Frost damage in crops is “probably one of the hardest things to diagnose, because it takes a little while for the damage to show,” Dale Cowan, the agronomy strategy manager and a senior agronomist with AGRIS Co-operative Ltd. and Wanstead Farmers Co-operatives, told Farms.com.
Typically, signs of frost damage take three to four days to appear, he said. “You want to check your nighttime temperature to get some idea as to how cold it was.”
If the temperature drops down to freezing, or -1 C (30 F) “it’s going to do a little bit of damage to corn, maybe take some of the top leaves out, but it’s not hard enough to freeze the stalks,” he explained. To tell if a stalk was frozen, you can cut into one and see if the texture is mushy on the inside.
If only the leaves were frosted, “you’ll probably be OK,” Cowan said. However, “the plant may cannibalize sugars from the stalk because it’s filling the grain. That might lead to some standability issues later in the field.”
Light frost in corn may also lead to quality issues such as “lighter test weights, lower yields … higher moisture at harvest,” Cowan said. Frost slows down the drying process in the field.
The effect of frost “also depends on the growth stage. If you’re already black layered on corn, it’s no problem, you’re already mature. If you’re a week away from black layer, you’re probably going to end up with a lighter bushel weight,” he explained. “If soybeans were R7, which is a brown pod anywhere on the main stem, you’re probably going to be reasonably OK. You might be a 10 to 15 per cent yield loss. Anything prior to that, if the beans are green, it’s probably a pretty big loss.”
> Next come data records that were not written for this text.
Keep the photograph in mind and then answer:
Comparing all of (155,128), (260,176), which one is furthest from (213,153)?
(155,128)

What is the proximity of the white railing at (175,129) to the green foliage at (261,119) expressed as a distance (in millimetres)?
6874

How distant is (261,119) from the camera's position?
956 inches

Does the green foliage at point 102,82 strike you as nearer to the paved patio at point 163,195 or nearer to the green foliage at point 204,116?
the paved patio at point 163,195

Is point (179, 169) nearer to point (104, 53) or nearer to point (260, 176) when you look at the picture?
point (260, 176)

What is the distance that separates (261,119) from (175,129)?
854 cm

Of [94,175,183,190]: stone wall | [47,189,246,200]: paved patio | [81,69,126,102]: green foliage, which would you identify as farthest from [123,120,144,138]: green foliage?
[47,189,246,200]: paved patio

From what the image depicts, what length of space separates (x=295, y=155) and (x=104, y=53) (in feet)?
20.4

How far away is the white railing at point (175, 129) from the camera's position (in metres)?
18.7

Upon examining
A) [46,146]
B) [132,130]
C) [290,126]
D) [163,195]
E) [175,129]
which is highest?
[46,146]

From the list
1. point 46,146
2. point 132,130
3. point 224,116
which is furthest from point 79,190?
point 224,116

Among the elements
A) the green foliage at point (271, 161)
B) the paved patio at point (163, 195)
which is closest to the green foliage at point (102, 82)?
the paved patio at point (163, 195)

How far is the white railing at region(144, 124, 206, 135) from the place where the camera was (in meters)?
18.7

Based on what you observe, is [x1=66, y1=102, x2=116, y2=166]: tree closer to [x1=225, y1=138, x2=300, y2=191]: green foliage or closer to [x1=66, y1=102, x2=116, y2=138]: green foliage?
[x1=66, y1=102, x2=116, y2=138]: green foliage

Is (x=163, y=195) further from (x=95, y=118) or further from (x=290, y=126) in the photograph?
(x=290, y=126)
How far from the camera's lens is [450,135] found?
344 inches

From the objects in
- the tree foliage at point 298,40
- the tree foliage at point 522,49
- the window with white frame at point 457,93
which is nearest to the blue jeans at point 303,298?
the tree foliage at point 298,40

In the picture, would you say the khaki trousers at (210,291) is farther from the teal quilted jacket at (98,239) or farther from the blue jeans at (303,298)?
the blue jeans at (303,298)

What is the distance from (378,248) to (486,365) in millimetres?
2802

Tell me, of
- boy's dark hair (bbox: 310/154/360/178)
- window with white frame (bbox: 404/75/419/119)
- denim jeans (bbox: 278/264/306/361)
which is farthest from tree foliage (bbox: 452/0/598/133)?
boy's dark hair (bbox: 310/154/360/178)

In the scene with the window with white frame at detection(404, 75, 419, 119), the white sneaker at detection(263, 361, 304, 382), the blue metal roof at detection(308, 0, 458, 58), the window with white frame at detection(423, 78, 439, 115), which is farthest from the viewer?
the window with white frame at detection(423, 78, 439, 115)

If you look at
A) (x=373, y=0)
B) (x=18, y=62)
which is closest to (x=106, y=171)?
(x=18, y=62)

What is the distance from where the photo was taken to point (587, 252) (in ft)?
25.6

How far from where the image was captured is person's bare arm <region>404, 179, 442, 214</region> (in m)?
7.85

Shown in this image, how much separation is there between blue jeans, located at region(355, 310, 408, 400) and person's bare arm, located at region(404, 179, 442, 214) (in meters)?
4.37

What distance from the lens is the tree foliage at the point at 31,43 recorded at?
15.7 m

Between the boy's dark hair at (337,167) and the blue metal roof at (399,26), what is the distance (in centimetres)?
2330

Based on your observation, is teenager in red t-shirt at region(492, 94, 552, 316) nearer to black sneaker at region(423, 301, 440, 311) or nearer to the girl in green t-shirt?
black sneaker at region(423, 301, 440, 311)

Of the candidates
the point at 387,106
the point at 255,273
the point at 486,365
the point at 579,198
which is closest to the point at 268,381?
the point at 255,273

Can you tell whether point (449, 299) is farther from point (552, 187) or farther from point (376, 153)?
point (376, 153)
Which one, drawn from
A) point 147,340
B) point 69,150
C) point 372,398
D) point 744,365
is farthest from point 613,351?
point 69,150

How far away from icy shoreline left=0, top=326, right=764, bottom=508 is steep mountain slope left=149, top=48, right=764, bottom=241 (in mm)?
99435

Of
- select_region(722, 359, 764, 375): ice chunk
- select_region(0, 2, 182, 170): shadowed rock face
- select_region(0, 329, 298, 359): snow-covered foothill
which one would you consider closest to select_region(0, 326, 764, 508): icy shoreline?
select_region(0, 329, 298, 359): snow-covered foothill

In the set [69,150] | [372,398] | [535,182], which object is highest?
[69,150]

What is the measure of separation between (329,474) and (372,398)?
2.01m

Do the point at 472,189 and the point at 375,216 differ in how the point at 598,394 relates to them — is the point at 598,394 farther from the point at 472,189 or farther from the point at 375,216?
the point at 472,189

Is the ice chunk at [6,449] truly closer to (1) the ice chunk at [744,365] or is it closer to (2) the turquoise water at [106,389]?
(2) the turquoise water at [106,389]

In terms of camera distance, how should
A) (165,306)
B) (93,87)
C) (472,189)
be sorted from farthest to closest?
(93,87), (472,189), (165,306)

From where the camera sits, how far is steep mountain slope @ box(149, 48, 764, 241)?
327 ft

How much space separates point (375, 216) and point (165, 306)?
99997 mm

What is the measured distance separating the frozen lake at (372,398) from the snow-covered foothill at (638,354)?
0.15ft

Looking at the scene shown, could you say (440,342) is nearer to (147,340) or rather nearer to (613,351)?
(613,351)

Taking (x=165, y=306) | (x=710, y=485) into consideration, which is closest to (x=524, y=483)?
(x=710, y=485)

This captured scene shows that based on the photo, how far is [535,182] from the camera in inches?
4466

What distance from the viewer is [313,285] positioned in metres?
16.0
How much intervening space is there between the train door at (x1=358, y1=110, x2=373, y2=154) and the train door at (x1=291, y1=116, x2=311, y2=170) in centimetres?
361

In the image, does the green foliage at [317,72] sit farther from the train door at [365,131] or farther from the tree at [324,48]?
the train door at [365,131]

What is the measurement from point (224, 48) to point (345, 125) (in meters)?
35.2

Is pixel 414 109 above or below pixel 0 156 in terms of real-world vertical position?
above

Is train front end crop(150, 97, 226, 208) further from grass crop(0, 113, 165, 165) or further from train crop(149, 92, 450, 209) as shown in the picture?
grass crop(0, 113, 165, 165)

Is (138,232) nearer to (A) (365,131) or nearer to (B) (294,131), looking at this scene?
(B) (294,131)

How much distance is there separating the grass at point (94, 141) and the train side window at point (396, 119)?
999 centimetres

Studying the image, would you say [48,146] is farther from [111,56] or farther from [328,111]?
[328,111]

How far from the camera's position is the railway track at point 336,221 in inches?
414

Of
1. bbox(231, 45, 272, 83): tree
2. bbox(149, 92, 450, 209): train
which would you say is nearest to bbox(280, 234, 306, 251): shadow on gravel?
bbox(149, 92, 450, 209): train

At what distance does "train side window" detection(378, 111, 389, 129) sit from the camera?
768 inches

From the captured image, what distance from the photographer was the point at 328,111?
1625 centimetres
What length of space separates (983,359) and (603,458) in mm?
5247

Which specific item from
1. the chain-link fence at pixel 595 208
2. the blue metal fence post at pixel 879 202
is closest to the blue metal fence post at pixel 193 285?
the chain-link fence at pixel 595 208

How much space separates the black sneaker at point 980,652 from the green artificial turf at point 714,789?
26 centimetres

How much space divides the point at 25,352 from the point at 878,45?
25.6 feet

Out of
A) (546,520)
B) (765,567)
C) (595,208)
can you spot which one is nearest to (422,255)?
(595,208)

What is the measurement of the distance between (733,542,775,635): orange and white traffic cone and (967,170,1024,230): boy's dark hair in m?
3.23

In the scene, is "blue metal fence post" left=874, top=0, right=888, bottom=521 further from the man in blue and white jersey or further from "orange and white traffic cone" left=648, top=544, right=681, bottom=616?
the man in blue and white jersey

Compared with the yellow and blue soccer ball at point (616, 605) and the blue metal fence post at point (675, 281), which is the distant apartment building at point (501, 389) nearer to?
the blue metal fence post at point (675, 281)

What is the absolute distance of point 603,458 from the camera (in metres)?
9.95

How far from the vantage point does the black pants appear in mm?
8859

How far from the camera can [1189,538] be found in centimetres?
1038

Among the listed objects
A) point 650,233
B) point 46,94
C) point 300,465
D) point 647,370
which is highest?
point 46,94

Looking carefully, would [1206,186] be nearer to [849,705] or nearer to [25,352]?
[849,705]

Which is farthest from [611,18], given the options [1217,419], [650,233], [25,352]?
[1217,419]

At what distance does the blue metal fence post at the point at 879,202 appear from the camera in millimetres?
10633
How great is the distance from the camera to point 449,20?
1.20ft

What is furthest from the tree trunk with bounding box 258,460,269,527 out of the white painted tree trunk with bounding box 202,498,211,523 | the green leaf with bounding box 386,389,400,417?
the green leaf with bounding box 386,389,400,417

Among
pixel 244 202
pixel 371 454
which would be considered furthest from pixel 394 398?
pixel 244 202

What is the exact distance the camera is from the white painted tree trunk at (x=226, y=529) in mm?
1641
A hard frost in soybeans will lead to total crop loss. “If all the leaves have been frozen off and the plant’s got that limp, black-green colour to it, that’s how you know it’s been frozen,” he added. “Corn fields will start smelling like corn silage, and soybeans will start to get that sour smell in the field too.”
-2 C (28 F) for just 20 minutes is enough to kill both soybeans and corn this time of year, Cowan said.
“For corn, there’s an option to take corn silage” if there’s demand in your area, said Cowan. “You’re going to have to wait for the moisture to get down to the proper range before you do that.”
Hard frosts should be obvious for farmers to identify, he added. “It’s those partial cold nights where you might get some quality issues” or slight yield reduction.